WEI Xu-ying1,2, CAI Jun-huo1, YE Ying-cong1, ZHOU Yang1, LIU Chun-qing1,3*   

  1. 1College of Landscape and Art, Jiangxi Agricultural University, Nanchang 330045, China;
    2College of Art, Jiangxi University of Finance and Economics, Nanchang 330032, China;
    3Landscape Design and Research Institute, Jiangxi Agricultural University, Nanchang 330045, China.
  • Received:2018-01-29 Online:2018-09-20 Published:2018-09-20
  • Supported by:

    This work was supported by the National Natural Science Foundation of China (31660231) and Jiangxi Province Key Art Science Planning Program (8027205678).

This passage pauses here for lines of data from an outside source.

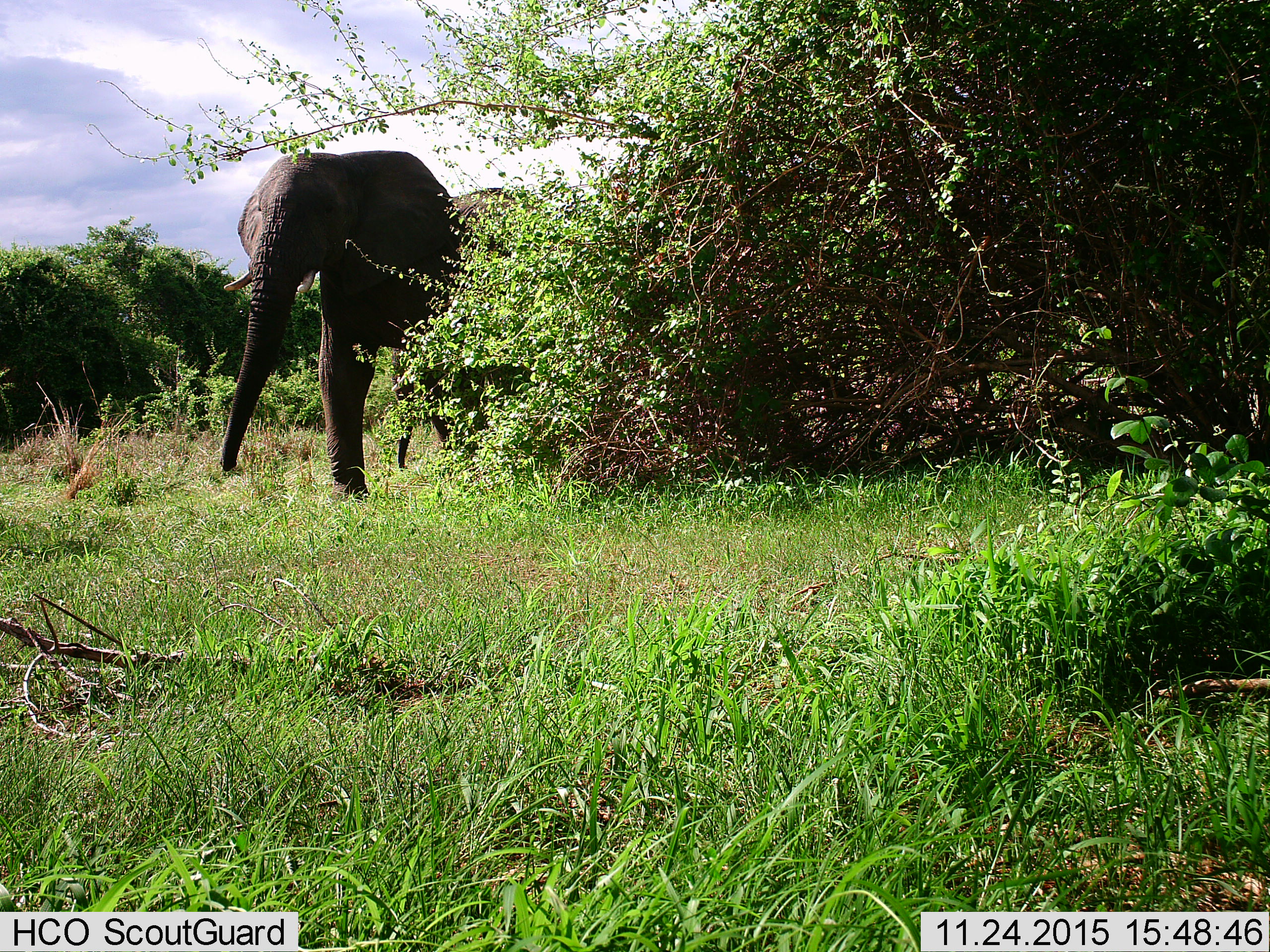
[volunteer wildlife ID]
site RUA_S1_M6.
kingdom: Animalia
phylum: Chordata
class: Mammalia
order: Proboscidea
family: Elephantidae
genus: Loxodonta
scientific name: Loxodonta africana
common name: african bush elephant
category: elephant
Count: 1.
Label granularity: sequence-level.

Abstract: Based on the current map data of park green space in the main urban area of Nanchang, the spatial database of park green space was set up with GIS technique, with the corresponding landscape indices being calculated by FRAGSTATS, the software of landscape pattern. Based on analyzing current landscape pattern of green space in Nanchang, the optimization strategy and scheme were proposed and the optimized landscape pattern was evaluated. The results indicated that the spatial distribution of patches in current park green space was uneven and area discrepancy was large, which is especially true in densely populated areas with less patch number of park green space and obviously low available area for disaster shelter. By substantially increasing the quantity and area of patches, improving the inter-patch connectivity, and increasing landscape fragmentation index appropriately, the “point-line-plane” pattern of park green space system in Nanchang would be optimized and the spatial distribution would be more rational, which could effectively enhance its role in biodiversity conservation, disaster prevention, and risk avoidance. The optimized indices of patch diversity, evenness and aggregation would be significantly increased, the dominance index would be reduced, and the landscape diversity would be more abundant.